● The data:
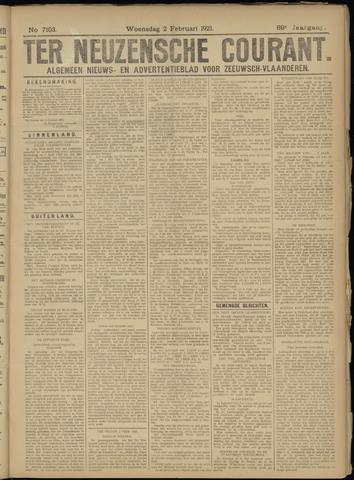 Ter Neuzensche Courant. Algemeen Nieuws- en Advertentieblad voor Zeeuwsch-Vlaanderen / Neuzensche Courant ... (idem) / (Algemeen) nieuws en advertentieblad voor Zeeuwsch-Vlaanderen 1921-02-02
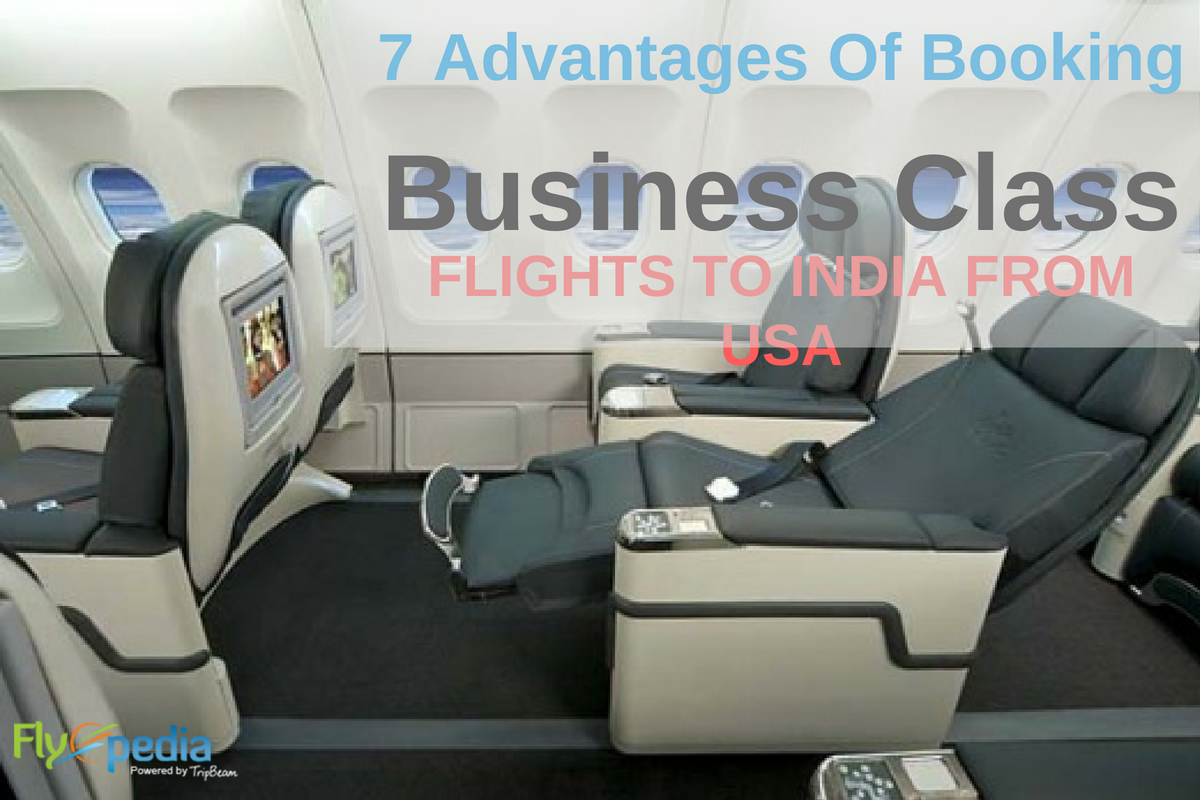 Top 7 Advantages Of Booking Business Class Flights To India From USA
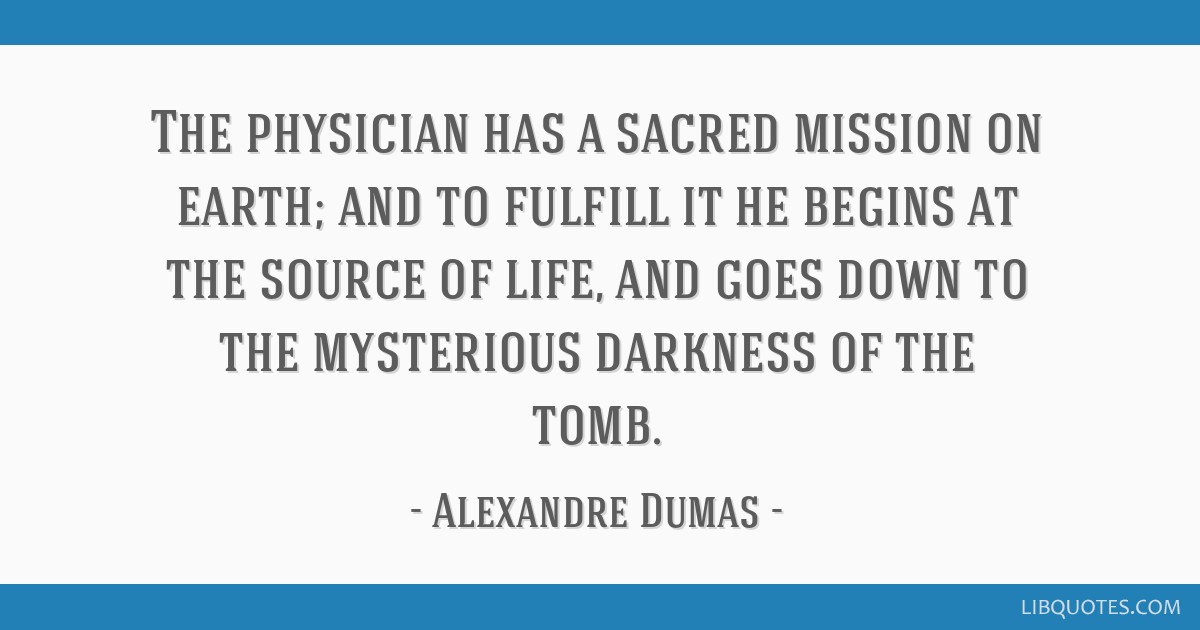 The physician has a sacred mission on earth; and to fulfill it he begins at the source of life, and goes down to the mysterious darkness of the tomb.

● Problem details:
Repeat the listing above up to and including the line with "Top 7 Advantages", starting from its first line. Drop any pictures.

● Task output:
 Ter Neuzensche Courant. Algemeen Nieuws- en Advertentieblad voor Zeeuwsch-Vlaanderen / Neuzensche Courant ... (idem) / (Algemeen) nieuws en advertentieblad voor Zeeuwsch-Vlaanderen 1921-02-02
 Top 7 Advantages Of Booking Business Class Flights To India From USA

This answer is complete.